Mugabe has called for elections next year saying he does not want to see the life of the two year inclusive government extended while Tsvangirai has said fresh elections will help the country move forward.
"We do not listen to what leaders say at rallies when they are talking to their voters," Mwonzora, a lawyer, said at a workshop in Harare amid applause from participants.
"Only when we get written request from a party or its leader do we take the issue seriously and this has not been done to-date.
"They must also address Parliament and tell it that they want elections and then we as a committee can listen to them and make the necessary preparations for the event."
"Anything said at rallies is made under nervous excitement and I think the leaders (Mugabe and Tsvangirai) were excited when they made the statements."
Mugabe has even gone as far as telling the Minister of Finance, Tendai Biti, to prepare for the watershed occasion by raising the necessary funds.
When asked whether this too was also done because of "nervous excitement" by President Mugabe, Mwonzora told radio VOP: "I think you just read about this in the Press. President Mugabe did not say Tendai Biti should look for money to fund the election."
"Anyway none of the leaders have come to Parliament to request for an election next year and so as far as we are concerned we will simply follow the road map as discussed when we began the Outreach Programme.
"I think if elections are held they will be held at the end of the year because we still have some submissions from Thematic Groups to be made and this could take some time. Maybe April, next year, could be fine for the elections to be held."
Mownzora also said the beleagured Constitutional Parliamentary Committee (Copac’s) Outreach Programme, had gobbled US$17 million so far.
Copac had said in the beginning that the exercise would consume about US$27 million in total.
"I can tell you that we have so far spent US$17 million," Mwonzora told Radio VOP in an exclusive interview.
"The money came from donors and the Zimbabwe Government. The United Nations Development Programme (UNDP) gave us US$12 million and so far to-date the Government of Zimbabwe has given us US$5 million. However we need more money otherwise the whole exercise will continue to drag on as is currently the case."
Mwonzora said the unfortunate "debacle in Harare" which resulted in Copac breaking up and restarting the exercise due to trouble caused by disgruntled Zanu (PF) hooligans had cost Copac dearly and was regrettable.

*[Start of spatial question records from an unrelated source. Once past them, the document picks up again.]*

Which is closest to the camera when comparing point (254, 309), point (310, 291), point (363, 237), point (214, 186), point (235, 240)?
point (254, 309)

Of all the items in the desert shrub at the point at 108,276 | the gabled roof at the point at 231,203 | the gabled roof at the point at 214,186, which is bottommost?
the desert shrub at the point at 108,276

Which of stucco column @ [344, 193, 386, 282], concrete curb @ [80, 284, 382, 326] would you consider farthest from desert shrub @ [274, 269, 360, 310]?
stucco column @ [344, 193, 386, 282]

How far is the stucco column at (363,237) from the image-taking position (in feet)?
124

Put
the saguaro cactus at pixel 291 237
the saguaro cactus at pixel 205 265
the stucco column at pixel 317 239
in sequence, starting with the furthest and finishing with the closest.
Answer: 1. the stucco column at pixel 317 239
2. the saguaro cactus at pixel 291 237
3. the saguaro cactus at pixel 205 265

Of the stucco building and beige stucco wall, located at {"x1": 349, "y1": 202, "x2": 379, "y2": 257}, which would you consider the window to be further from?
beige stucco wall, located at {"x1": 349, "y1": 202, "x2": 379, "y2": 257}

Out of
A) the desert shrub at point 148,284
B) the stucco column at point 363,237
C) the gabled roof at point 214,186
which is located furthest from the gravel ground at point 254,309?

"Whenever we re-do anything the donors do not pay and so we must pay for ourselves which is very costly," he said. "The Harare fiasco had to be paid by government and this means that our coffers are currently empty right now."
He said more money would be needed for the Outreach Programme because Copac had decided to re-do the exercise for various sectors.
"We are re-doing the exercise for people living with disabilities, youths, and people who are in prison because they were left out or could have been shunned," Mwonzora said.
"This was the case in Bulawayo where some rowdy youths disrupted a meeting at White City Stadium and the disabled could not give their views on the constitution. People in prison must also be allowed to say what they want because they will not be in jail for ever."
He said donors had pledged to continue giving support to the ambitious programme despite the fact that Zimbabwean citizens think that it is "a waste of time’.
"However donor money comes late and not when we need it," Mwonzora said. "Government must also give us more money because we need at least US$27 million for the whole exercise."